Chinese industry – doing worse & better than the headlines say

I don’t like monthly YoY data. For sure it has its advantages, in particular seasonality is normally dealt with. 1 But as a guide to what happened in the month in question it it rather lacking.

Chinese industrial production, an important datapoint for commodity demand (and the wider global economy), is normally reported as a YoY series. This has slowed steadily, and in October was just 4.7% higher YoY, a sharp slowdown from the 5.8% growth seen in September (grey line in 1st chart). However it remained higher than the low of 4.4% seen in August.

The probem with a YoY series is we don’t know whether October was a bad month, or October 2018 was a very good month, and similarly how it compares to September.

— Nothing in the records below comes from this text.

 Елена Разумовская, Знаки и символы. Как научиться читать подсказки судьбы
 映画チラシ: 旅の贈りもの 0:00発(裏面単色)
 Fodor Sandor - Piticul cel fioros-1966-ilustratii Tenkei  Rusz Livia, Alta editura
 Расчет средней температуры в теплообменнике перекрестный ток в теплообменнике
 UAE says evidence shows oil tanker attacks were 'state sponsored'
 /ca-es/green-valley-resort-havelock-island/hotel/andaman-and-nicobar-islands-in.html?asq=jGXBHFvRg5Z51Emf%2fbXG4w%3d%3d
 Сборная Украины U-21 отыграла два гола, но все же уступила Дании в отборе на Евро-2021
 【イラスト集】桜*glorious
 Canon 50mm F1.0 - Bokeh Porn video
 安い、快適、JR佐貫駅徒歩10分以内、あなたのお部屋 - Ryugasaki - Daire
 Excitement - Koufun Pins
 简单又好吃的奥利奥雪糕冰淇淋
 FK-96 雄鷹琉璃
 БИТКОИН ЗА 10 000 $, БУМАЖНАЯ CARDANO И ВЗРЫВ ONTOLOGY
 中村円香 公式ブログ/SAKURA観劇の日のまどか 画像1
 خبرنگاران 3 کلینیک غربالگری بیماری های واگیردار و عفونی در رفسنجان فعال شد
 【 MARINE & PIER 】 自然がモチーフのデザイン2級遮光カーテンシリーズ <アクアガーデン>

Luckily for IP, China also publishes a seasonally adjusted month-on-month (MoM) series. It doesn’t get much attention but in theory should give us a much more accurate read on how the industrial sector is doing at the moment. If so it looks very bad news – October saw growth of just 0.17% a month. This is the lowest monthly print I can remember, and as the following chart shows certainly the lowest in the last three years. If maintained for the next 12 months Chinese YoY IP growth would be just 2%.

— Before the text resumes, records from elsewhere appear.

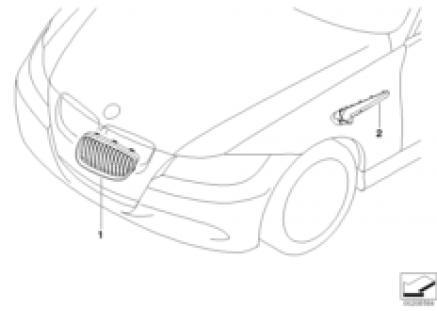 Individual trim grill, front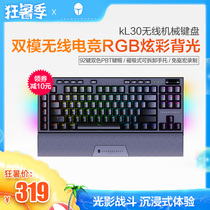 New Thor KL30 mechanical keyboard 87 key tea shaft green shaft Wireless Dual-Mode eat chicken keyboard RGB backlight dual-mode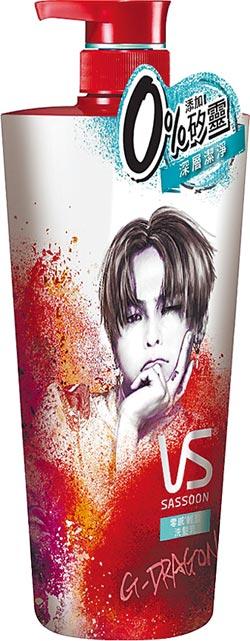 沙宣找天王G-Dragon代言
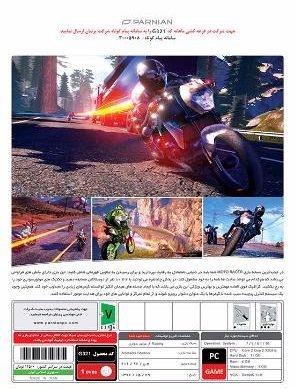 بازی Moto Racer 4 کامپیوتر
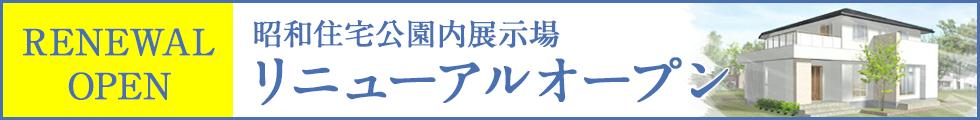 昭和住宅公園展示場リニューアルオープン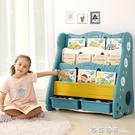 兒童書架簡易書架落地寶寶繪本架小書架書櫃...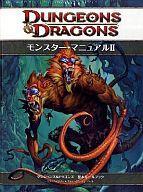 【中古】ボードゲーム モンスター・マニュアルII (Dungeons&Dragons 第4版/基本)【タイムセール】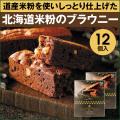 226-01152 北海道米粉のブラウニー 12個入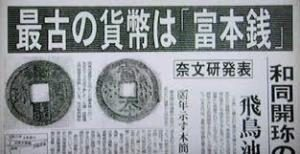 富本銭新聞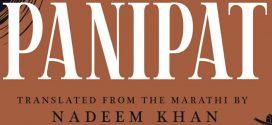 Panipat |  A Popular Book By Vishvash Patil | Personal Review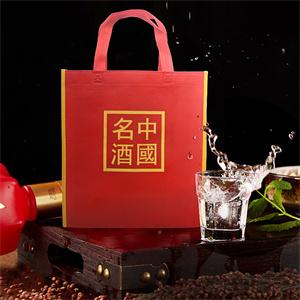 酒水包装用无纺布袋定制,做工精致,承重性好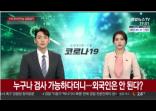 한국에서 코로나 검사 무료라더니... 조선족은 예외???' 꼭 잘 알고 가쇼!!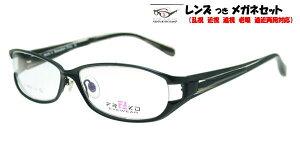 1.60薄型非球面レンズ付f100518-c2[ベストワンオンラインショップ][おしゃれな眼鏡][通販メガネ][老眼鏡][乱視対応][シニアグラス][遠近両用] 可能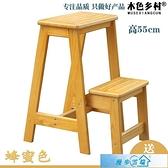 梯凳 梯凳 兩用登高凳蹬梯二步梯換鞋凳 漫步雲端 免運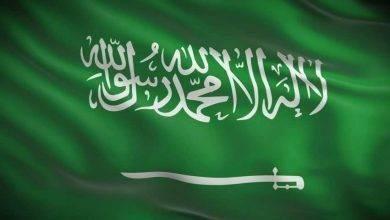 Photo of هل تعلم عن الوطن السعودي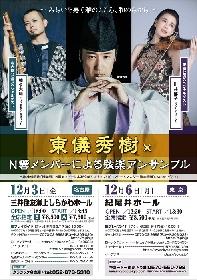 『東儀秀樹×N響メンバーによる弦楽アンサンブル』の開催が決定 ゲストに川井郁子、神永大輔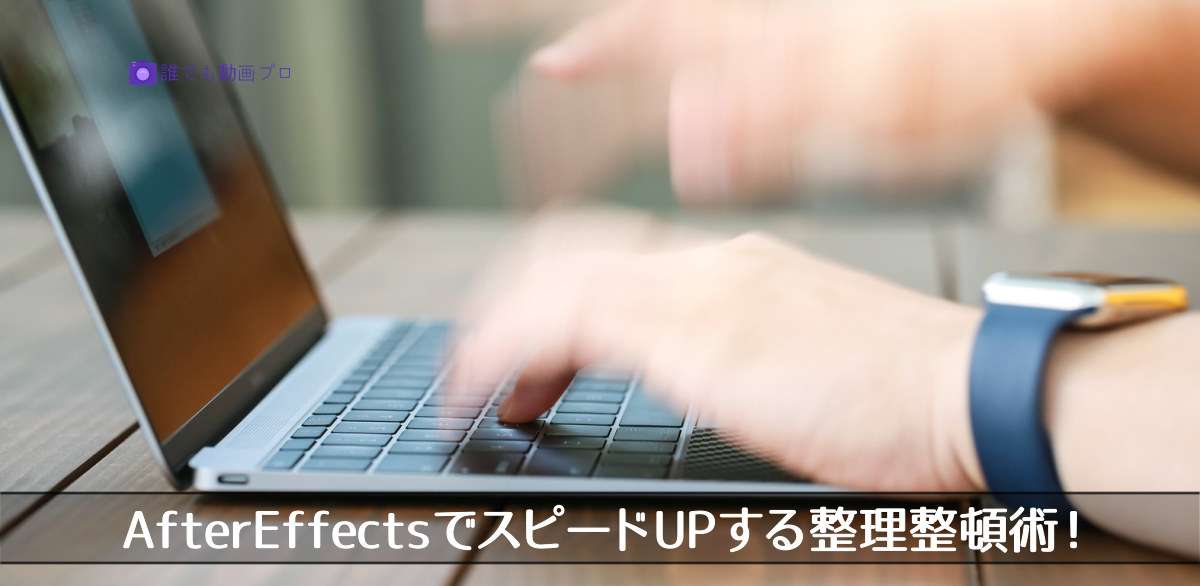 After EffectsでスピードUPする整理整頓術!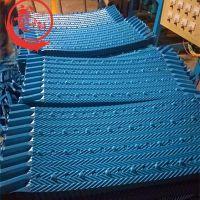 供应蒸发式蓝色PVC材质冷凝器填料适用于方形逆流塔 ——河北龙轩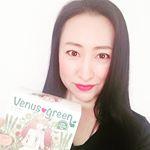 九州産の有機大麦若葉を朝摘みで生絞りしたこだわりの#青汁 #ヴィーナスグリーン :#無添加 の安心素材で作られおり、色がとっても鮮やかな濃い青汁です。:#酵素 が生きた…のInstagram画像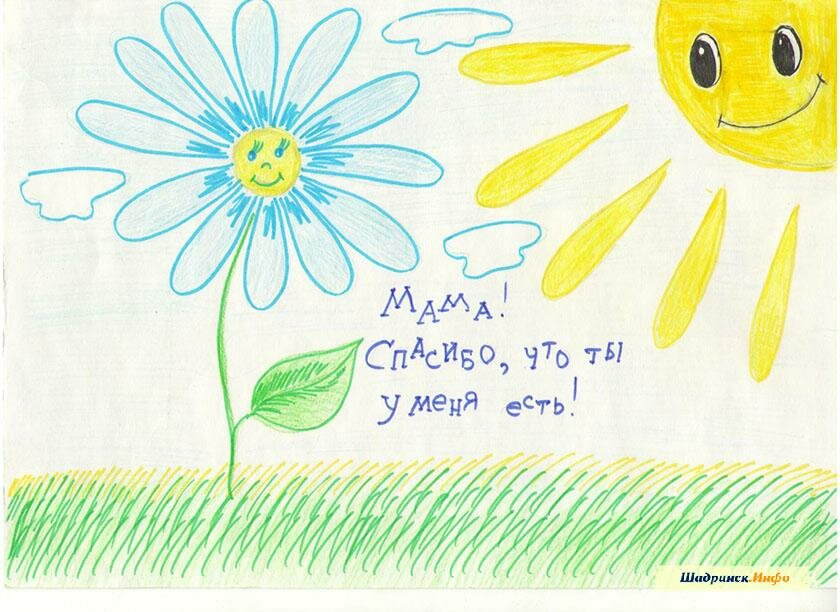 Поздравительные детские открытки как нарисовать, днем рождения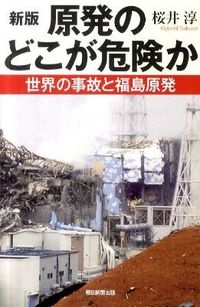 原発のどこが危険か 新版 / 世界の事故と福島原発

But the chart above also shows something else – the seasonally adjusted monthly growth rate appears rather…seasonal…especially in 2019. The first month of each quarter has been weak, and the last month strong. As such it looks like November’s print is likely to be around the same as in 2018 and December’s much stronger than in 2018. This would mean the YoY rate should stay around the same in November and rise strongly in December.

There lies one more complexity. The YoY rate derived from this monthly data does not equal the YoY rate reported by the NBS. The first chart shows the former in grey and the latter (headline) in blue. Even with the weak October monthly print the derived YoY remains above 5.5%.

Where does that leave us? Chinese IP growth is slowing, though the YoY series might overstate the severity of the slowdown. October was a bad month, but November and December are likely to be better given the 2019 pattern so far. Given so much confusion I cling to my chart of YTD growth in industrial production derived from the monthly data. The pattern is less smooth this year but overall output has grown much the same as in 2018.

Notes:

  1. An obvious exception being shifting annual holidays such as Chinese New Year or sometimes Easter

Chinese industry recovers as expected

Last month I suggested that Chinese industry was not doing as badly as the August year-on-year (YoY) series suggested, a rise of just 4.4%. This was because the seasonally adjusted month-on-month (MoM) series, theoretically a much better guide, implied a higher YoY rate of 5.5%.

September’s data was released today and shows the YoY series rebounding more strongly than market expectations, now up 5.8% YoY.

In part this was because September saw a strong 0.72% MoM increase.

Source: NBS, Matthew Turner, October 2019

But it also looks like some catch-up with the implied YoY series.

Source: NBS, Matthew Turner, October 2019

Year-to-date (YTD) Chinese industry is actually slightly outperforming how it did in 2018 using this MoM data*.

* Of course one might not believe any of the data series.